You can read the introduction to the quilt along here.
Today was the first day of class at Ho’ae’ae Park. After catching up on who was coming to class and who wasn’t and why, and comparing notes on the geographic inaccuracies of Hawaii Five-0, we got down to the real business of what fabric we needed and how much. The class supply list is basically the following:
sewing machine with universal or microtex needle size 80
thread for sewing (all purpose polyester or 100% cotton 40 or 50 weight)
clear quilting ruler)
pins (thin pins are best)
postcard or similar piece of stiff paper with a straight edge
paper foundations, 1 per block (downloadable next week)
approximately 3 yards of a solid colored fabric
a total of three yards of assorted fat quarters, quarter or eighth yards, or scraps of Aloha fabrics (or the fabrics of your choice)
cotton or low loft batting slightly larger than your quilt top
approximately 3 yards fabric for backing and binding
Because we’re focusing on using aloha prints, I decided that a solid fabric would be a nice foil to all the tropical busy-ness. My samples use chartreuse, but aqua or turquoise would work similarly. A neutral taupe, chocolate, or caffe au lait would really make the brights stand out and still tie them in to decor with lots of woods or other neutrals. Orange would make a wonderfully juicy quilt. Red looks great with aloha fabrics! White is a good option, as well as black, for a bold look.
I am excited to see what everyone brings to class next week. A crib/lap sized quilt that is 7 blocks across and 9 blocks down will need between 2.5 and 3 yards of the solid fabric. We’ll see how far we get over the next five or so weeks and then start making plans for the final size of our quilts.
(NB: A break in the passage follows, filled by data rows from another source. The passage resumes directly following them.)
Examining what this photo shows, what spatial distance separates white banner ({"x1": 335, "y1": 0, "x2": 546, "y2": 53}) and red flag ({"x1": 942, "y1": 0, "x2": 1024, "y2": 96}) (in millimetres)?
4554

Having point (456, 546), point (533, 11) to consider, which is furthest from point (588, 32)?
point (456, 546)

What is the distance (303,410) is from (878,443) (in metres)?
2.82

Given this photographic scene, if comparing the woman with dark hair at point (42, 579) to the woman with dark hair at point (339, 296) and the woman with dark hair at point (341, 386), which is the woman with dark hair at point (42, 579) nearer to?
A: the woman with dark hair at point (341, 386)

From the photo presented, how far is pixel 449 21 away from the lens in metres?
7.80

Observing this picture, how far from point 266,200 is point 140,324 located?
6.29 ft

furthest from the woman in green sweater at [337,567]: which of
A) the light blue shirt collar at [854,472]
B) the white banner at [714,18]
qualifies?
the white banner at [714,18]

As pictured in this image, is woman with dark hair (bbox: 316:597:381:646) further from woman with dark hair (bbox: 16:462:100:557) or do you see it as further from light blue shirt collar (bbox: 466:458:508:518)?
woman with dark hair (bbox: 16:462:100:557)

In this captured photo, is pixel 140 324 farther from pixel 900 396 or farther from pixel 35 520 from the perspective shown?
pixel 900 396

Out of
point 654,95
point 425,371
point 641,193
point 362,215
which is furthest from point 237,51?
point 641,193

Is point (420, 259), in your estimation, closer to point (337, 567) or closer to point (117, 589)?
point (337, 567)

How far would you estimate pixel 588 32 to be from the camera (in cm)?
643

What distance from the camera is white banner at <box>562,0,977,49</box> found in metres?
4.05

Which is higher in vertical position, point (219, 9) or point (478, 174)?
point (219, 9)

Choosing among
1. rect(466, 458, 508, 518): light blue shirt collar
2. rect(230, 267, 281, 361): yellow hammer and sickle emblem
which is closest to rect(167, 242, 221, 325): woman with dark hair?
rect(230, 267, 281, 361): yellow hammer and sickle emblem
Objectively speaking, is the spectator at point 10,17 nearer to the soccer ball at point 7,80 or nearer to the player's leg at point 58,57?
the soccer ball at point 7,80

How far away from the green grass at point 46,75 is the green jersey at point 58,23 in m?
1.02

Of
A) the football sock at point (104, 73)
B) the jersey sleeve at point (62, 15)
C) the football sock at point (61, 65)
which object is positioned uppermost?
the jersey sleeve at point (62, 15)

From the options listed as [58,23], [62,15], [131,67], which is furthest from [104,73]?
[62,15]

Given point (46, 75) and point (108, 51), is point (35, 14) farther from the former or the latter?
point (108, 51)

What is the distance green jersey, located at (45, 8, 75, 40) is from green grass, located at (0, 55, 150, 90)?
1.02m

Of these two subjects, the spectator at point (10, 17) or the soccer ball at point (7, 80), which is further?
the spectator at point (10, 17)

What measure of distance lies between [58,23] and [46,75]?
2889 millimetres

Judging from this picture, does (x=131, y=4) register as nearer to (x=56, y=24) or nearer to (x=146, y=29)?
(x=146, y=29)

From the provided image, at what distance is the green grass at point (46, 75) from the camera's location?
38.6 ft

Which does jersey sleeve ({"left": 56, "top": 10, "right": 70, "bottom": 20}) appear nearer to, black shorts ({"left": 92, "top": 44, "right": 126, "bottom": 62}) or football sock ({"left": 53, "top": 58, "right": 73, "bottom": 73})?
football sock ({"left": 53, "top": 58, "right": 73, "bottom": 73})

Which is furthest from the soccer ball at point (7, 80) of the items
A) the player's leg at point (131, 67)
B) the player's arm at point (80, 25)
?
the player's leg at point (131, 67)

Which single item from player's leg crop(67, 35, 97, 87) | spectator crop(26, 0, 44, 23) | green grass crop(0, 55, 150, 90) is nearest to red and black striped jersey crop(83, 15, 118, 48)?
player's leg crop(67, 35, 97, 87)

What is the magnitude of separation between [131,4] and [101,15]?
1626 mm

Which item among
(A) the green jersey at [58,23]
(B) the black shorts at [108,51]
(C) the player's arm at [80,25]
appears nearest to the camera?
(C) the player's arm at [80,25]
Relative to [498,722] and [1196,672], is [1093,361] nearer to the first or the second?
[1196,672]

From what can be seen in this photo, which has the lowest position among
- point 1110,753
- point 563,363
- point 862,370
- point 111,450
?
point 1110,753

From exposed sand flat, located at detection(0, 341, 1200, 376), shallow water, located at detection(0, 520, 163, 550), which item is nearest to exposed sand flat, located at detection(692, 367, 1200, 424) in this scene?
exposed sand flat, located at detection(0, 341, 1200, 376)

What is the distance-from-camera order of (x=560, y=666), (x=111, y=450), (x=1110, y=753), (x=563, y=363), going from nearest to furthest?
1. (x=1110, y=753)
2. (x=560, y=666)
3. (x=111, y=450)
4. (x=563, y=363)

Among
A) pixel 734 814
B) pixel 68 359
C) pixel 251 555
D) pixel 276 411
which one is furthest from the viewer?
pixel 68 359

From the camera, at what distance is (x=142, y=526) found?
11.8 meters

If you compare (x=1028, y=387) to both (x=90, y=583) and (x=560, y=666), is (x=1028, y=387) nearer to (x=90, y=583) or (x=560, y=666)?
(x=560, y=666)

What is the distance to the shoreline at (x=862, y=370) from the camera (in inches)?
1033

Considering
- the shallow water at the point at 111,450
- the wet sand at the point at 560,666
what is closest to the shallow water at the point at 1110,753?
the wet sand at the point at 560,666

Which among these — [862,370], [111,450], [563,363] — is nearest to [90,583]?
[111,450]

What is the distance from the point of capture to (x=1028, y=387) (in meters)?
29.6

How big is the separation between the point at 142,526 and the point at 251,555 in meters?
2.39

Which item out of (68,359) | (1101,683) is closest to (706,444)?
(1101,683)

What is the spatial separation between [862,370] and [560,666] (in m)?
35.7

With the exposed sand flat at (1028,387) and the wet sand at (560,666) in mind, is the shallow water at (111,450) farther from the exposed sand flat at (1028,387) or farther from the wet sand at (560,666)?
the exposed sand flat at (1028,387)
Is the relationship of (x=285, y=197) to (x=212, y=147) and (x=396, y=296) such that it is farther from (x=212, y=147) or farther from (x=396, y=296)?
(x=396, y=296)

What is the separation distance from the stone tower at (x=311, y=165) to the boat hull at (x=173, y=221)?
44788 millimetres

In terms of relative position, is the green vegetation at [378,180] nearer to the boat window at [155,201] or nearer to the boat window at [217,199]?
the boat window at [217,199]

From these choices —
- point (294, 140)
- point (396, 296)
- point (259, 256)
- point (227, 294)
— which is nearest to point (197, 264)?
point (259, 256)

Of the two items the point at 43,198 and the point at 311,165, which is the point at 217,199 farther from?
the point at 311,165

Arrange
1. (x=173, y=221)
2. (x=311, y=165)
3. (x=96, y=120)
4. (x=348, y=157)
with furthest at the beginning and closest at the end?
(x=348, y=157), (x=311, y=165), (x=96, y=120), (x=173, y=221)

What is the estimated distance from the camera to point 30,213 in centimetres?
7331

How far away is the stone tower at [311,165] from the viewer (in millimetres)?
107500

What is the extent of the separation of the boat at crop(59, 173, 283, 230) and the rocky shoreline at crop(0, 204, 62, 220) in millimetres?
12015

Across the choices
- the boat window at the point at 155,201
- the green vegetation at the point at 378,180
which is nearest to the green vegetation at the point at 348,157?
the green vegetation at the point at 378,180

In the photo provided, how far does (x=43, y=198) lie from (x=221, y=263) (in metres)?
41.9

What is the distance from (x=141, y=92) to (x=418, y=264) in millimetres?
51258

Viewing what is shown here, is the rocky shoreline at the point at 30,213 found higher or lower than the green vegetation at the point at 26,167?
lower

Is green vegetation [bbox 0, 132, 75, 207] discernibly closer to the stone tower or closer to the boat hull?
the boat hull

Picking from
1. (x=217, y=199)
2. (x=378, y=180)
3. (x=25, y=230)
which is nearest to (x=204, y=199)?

Depending on whether you use your solid fabric on the horizontal and vertical logs, or on the diagonal logs will affect the balance of solid and print. Solids on the horizontal and vertical will showcase more of your scrappy print fabric, while using the solids in the diagonal pieces will give more emphasis to the solid fabric. It’s up to you which way to go. If scrappy kinda scares you, put the emphasis on your solid (second photo above). I want to emphasize the aloha prints, so I’ll use them in the diagonals (first photo above).
Of course, you don’t HAVE to use aloha prints. You could use contemporary florals from your stash, or how about shirt plaids? Deb in our class loves animal prints, so she could use a bunch of animal prints, combined with red solid for a wild quilt! (Her stash isn’t quite big enough for that though, but I’m betting that a bit of leopard sneaks into her tropical garden!) Another suggestion was japanese-esque indigos, which I know would look super classy with taupe.
Making the center of each block the same can add some spark to the quilt. I think red can stand up to just about anything. If a colorful solid for the logs of your blocks seems too much for you to live with, a bright center with a neutral (taupe, grey, chocolate, navy, etc.) for the other solid logs could be just the ticket! A half yard should be more than enough for all the centers.